§ **ASSIGNMENT**
Print the line containing "Hartman Hartman Tubb" and each line after it through the end of the material below, exactly as it appears, but skip the pictures.

§ **DATA**

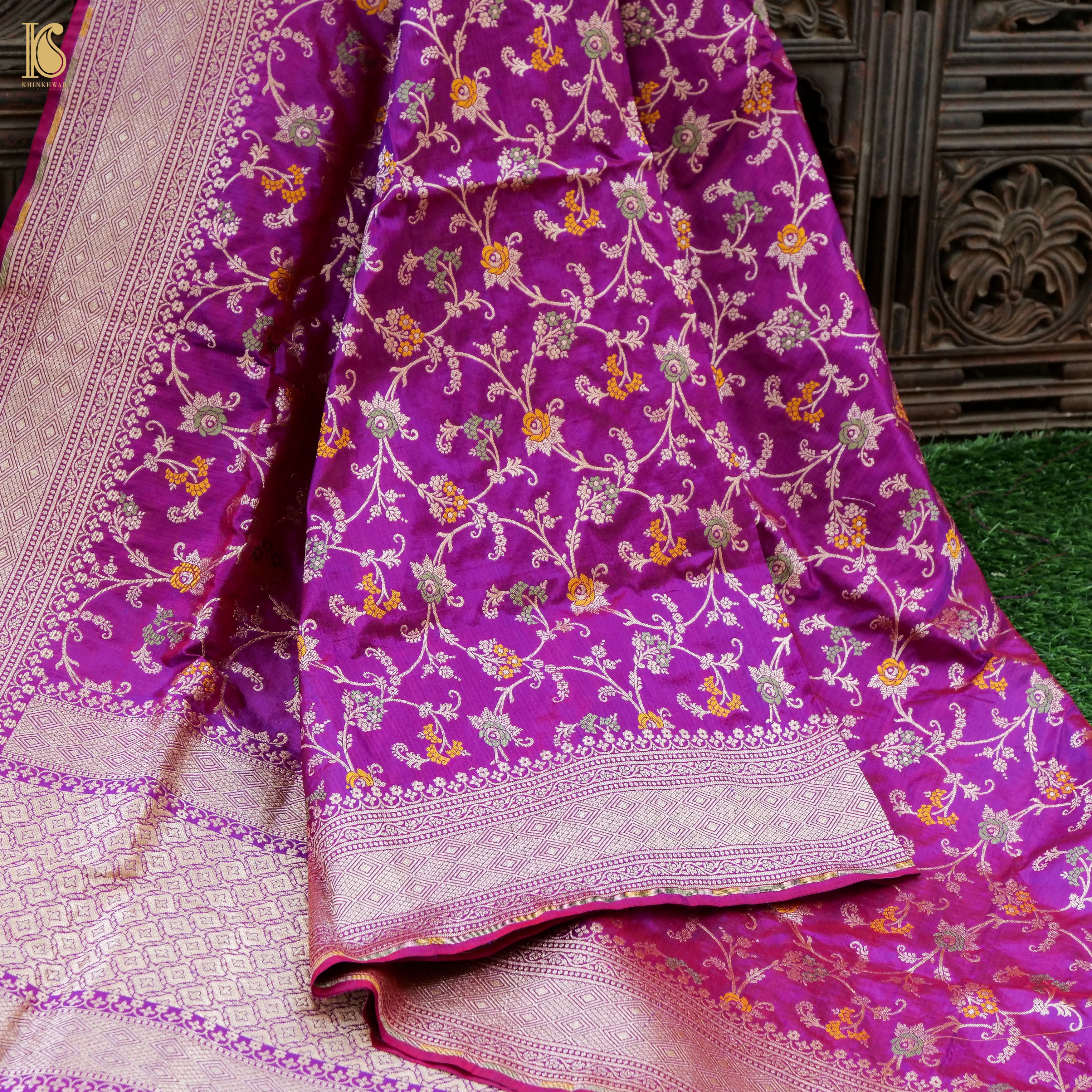 Handloom Katan Silk Banarasi Dupatta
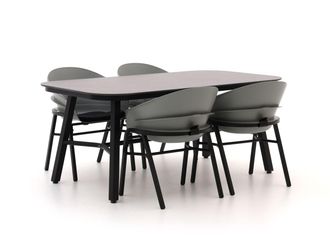 Hartman Hartman Tubb dining tuinset 185cm 5-delig verstelbaar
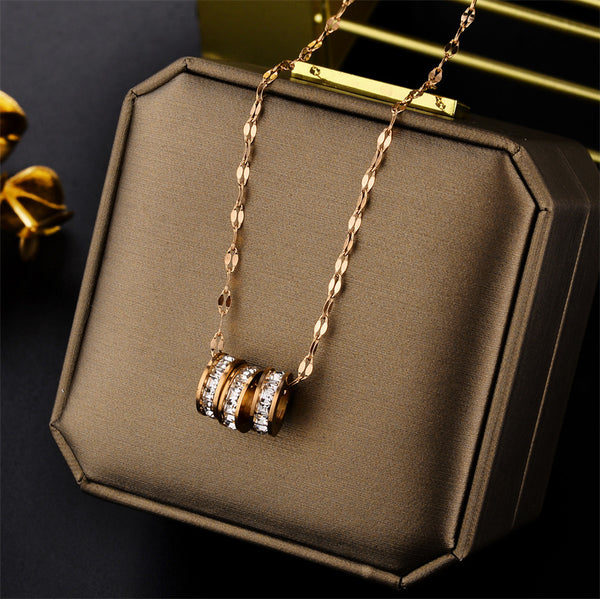 Geometric Titanium Steel 18K Gold Plated Necklaces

§ **SOLUTION TO THE EXERCISE**
 Hartman Hartman Tubb dining tuinset 185cm 5-delig verstelbaar
 Geometric Titanium Steel 18K Gold Plated Necklaces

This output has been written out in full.